• _Exercise details_: Print the lines in the listing below that fall between the line with "resting: 19%" and the line with "label granularity: sequence-level", those two lines included, exactly as they stand and with nothing else.

• _Dataset excerpts_:
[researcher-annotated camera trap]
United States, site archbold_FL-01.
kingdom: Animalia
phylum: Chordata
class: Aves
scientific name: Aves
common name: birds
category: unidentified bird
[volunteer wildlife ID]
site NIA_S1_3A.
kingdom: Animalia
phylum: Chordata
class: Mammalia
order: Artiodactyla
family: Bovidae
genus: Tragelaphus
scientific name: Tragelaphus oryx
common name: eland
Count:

==

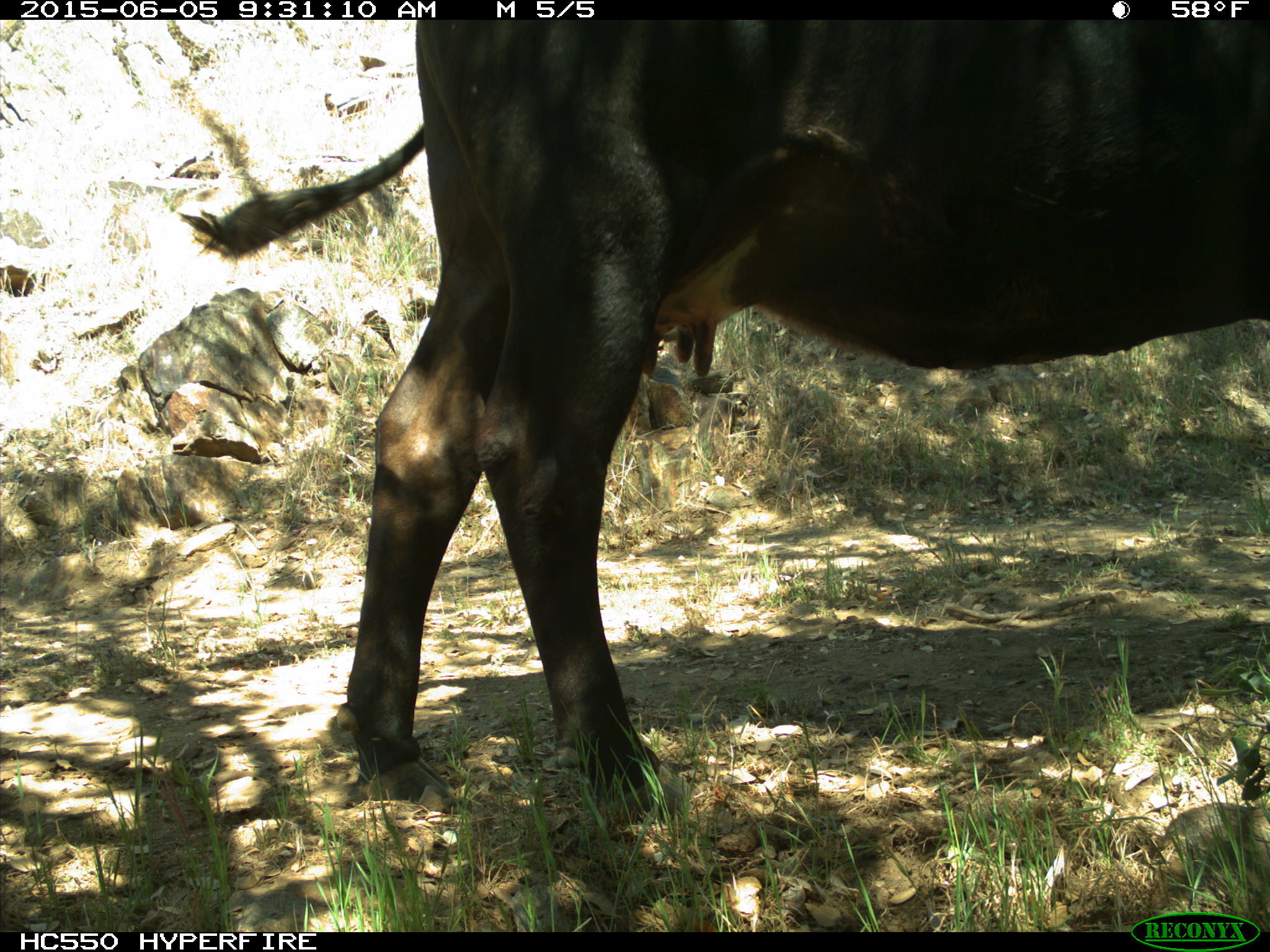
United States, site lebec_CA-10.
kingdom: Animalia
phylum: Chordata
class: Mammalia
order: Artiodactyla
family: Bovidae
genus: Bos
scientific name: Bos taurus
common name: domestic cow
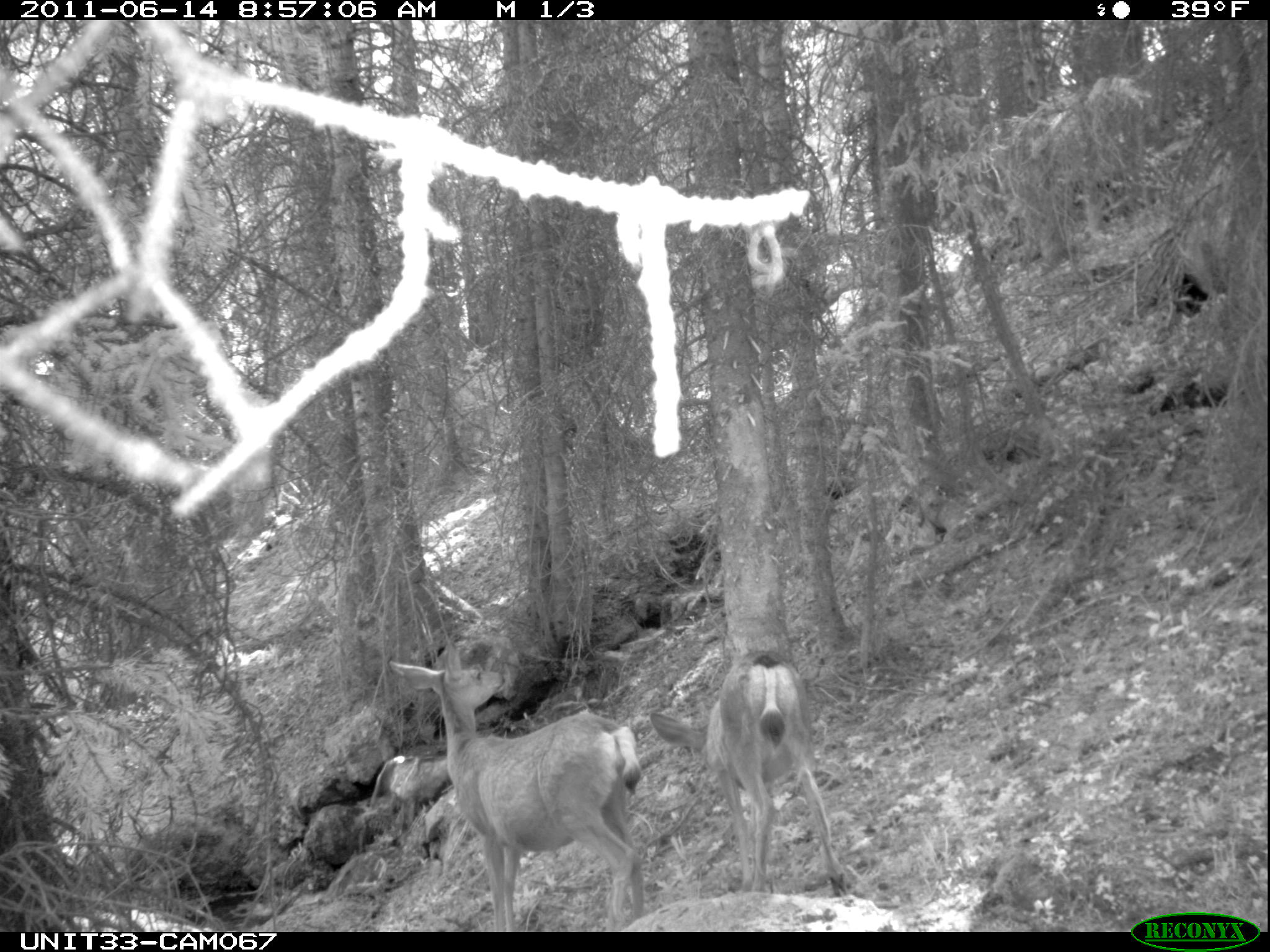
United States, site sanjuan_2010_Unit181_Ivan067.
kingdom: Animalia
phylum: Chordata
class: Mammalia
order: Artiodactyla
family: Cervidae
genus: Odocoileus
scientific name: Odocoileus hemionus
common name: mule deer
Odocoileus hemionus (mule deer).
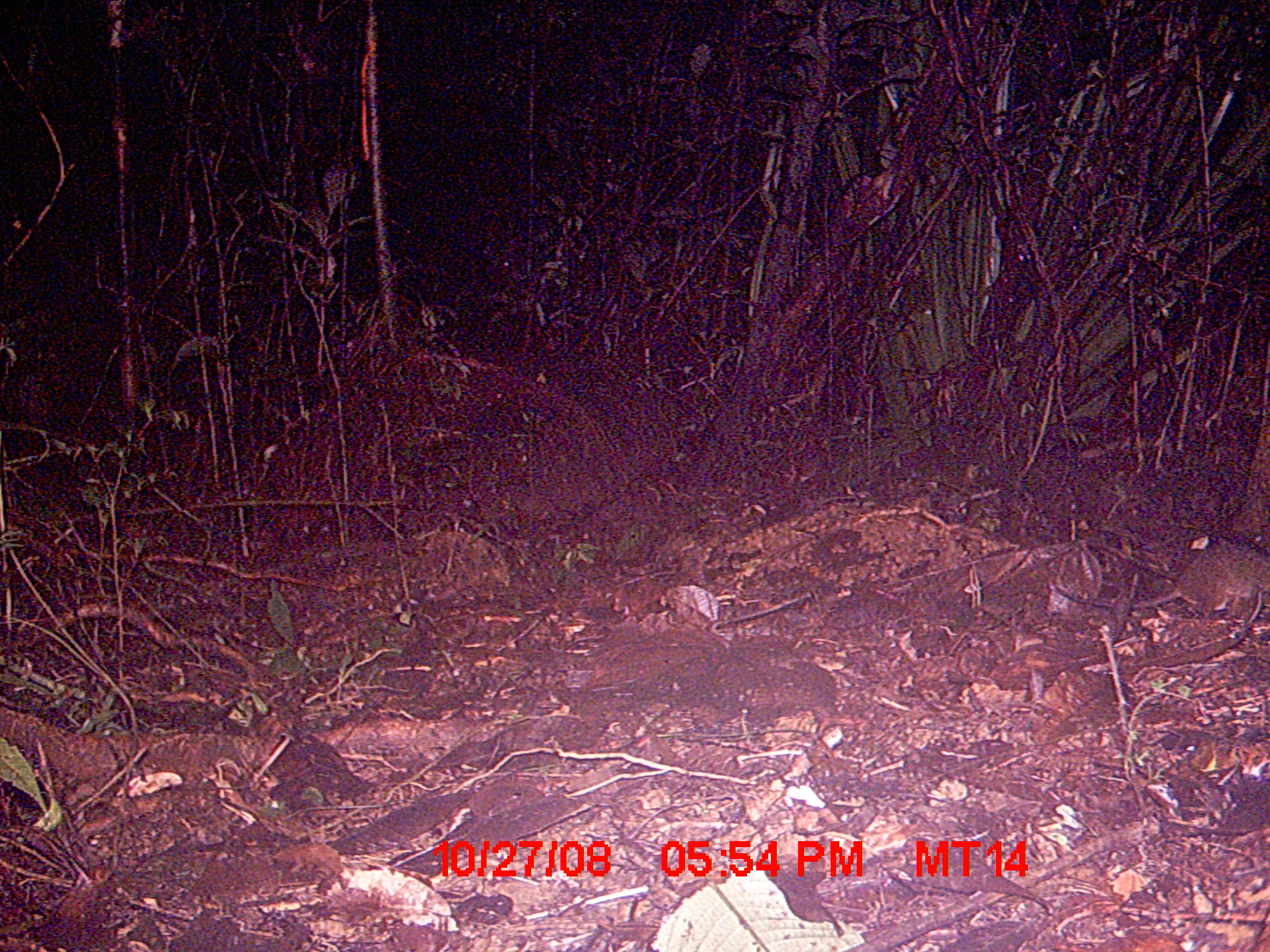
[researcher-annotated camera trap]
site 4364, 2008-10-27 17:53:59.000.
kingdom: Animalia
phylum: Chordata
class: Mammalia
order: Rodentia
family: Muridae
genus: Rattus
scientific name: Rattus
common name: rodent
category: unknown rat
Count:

* * *

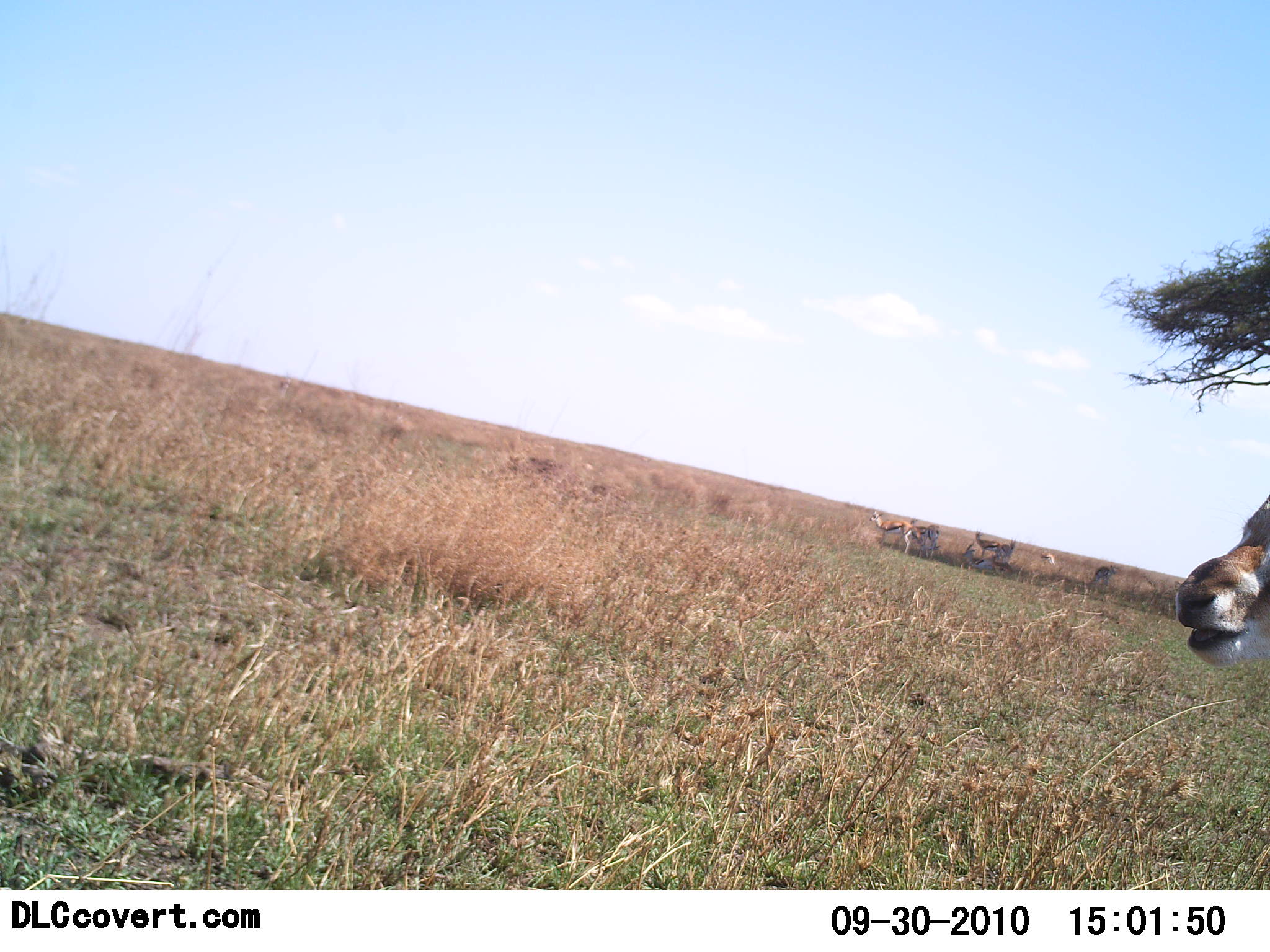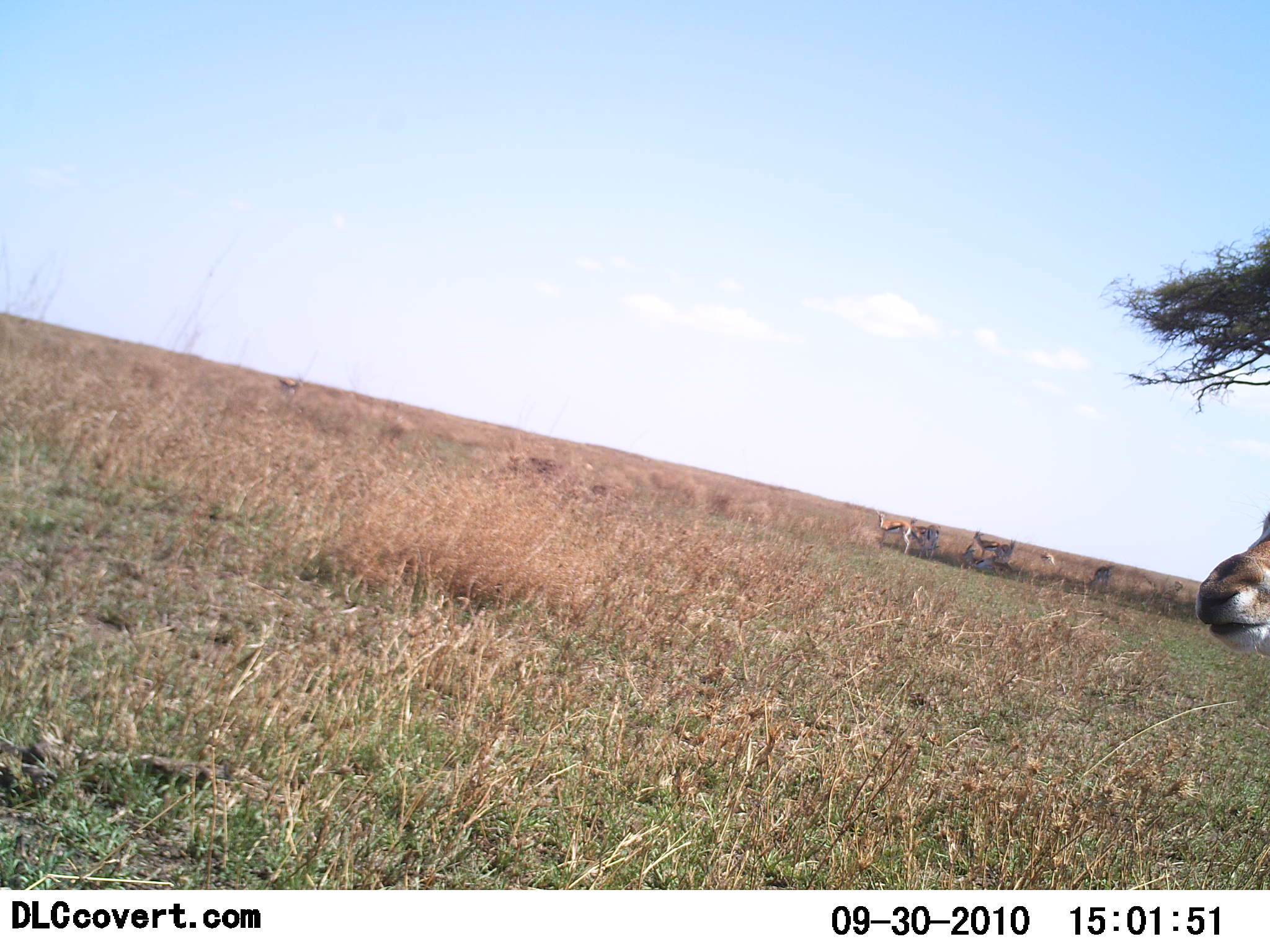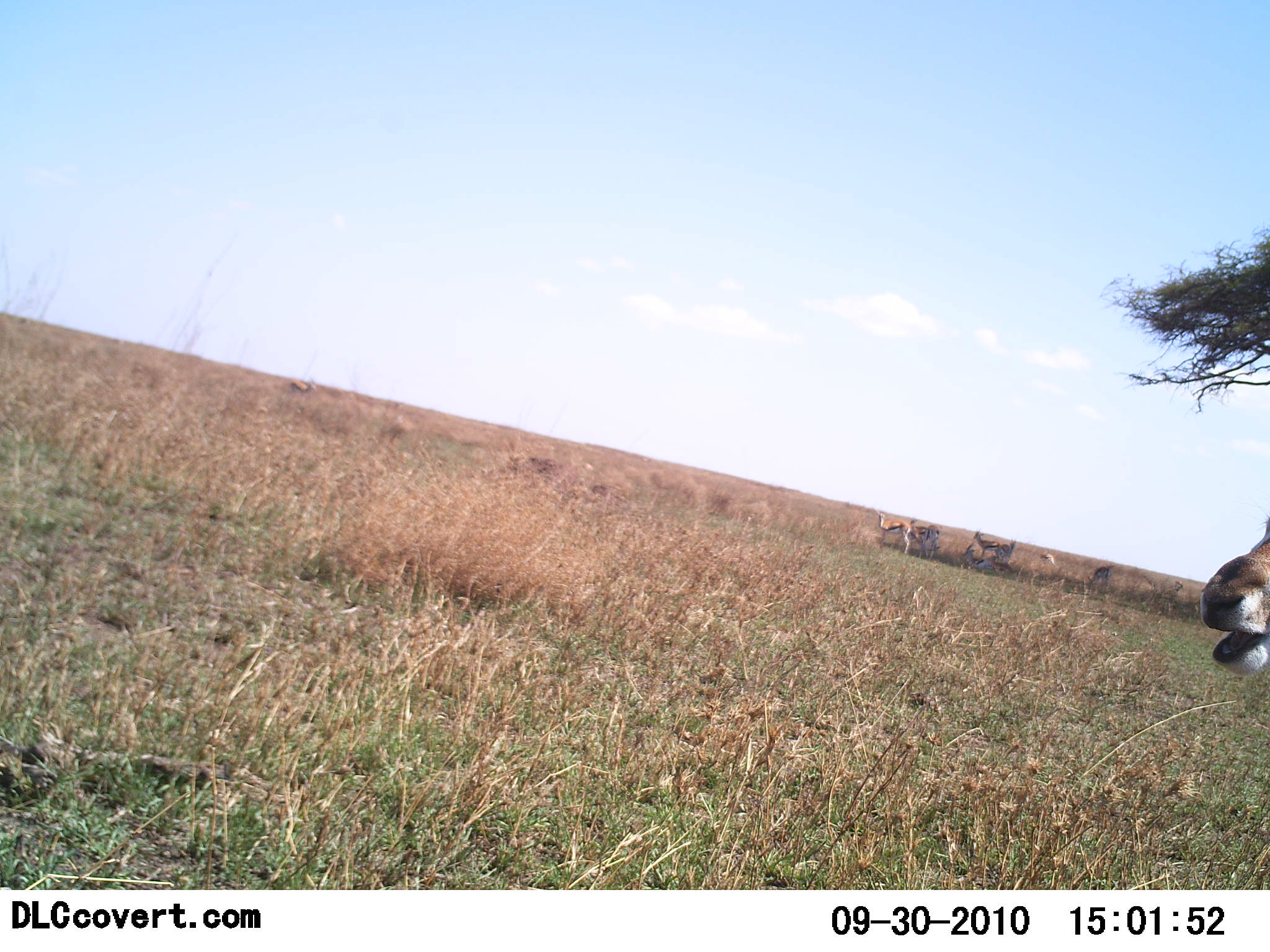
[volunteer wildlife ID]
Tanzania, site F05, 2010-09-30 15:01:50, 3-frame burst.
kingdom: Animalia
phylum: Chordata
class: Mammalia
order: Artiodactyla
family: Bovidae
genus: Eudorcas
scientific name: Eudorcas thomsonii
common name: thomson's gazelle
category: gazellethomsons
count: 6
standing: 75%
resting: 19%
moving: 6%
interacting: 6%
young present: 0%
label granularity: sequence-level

• _Expected output_:
resting: 19%
moving: 6%
interacting: 6%
young present: 0%
label granularity: sequence-level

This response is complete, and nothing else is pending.